Too bad, in the sense that for smaller L, say on the order of 8 or so, this is not that difficult to do exactly. (I have written code to solve exactly this problem, so I know that to be true.) For a higher number of dimensions, here 300, it gets nasty to do for uniformly distributed samples. Or, if the distribution of the numbers was intended to be normally distributed, it would be again pretty easy.
I might suggest one simple solution, that won't be truly correct in terms of the distribution of the numbers, but it won't be terrible. And it will ensure positively the result will be in the interval [0,1]. You don't even need to use randfixedsum.
L = 300;
y = (rand(1,L) > 0.5)*2 - 1;
yp = y > 0;
yn = ~yp;
a = rand(1,L);
S = a*y';
if S > 0
sumyp = sum(a(yp));
a(yp) = a(yp)*(1 - S/sumyp);
sumyn = sum(a(yn));
a(yn) = a(yn)*(1 + S/sumyn);
The necessary bias will generally not be huge. Did it work?

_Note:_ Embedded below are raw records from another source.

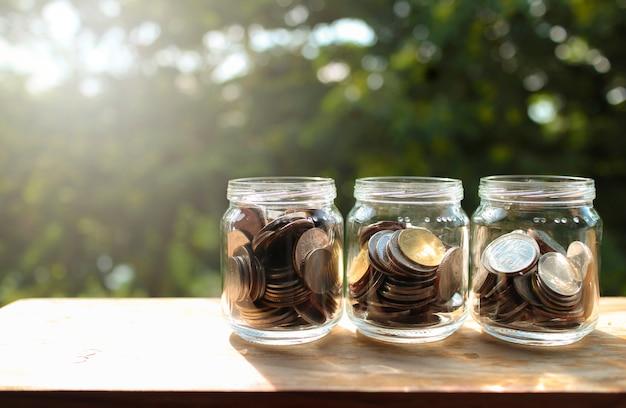 Moedas no vidro, finanças do negócio e economia crescendo acima conceito.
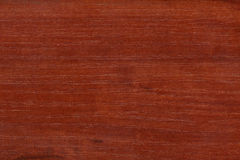 Textura de madeira lustrada vermelha Fotos de Stock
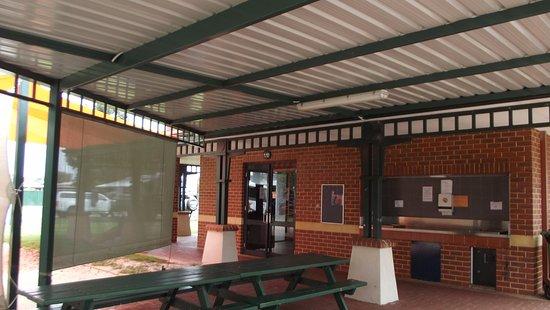 Forrestfield, Australie : Camp Kitchenand BBQ area.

Well, yes. The requisite sum will be identically zero, except for floating point trash.
The vector a lies always in the interval [0,1]. No exceptions, ever. And it is quite efficient.
The only downside is the necessary (usually tiny) bias applied to roughly half of the elements will make the result not perfectly uniformly distributed. It is not perfect, but possibly acceptable.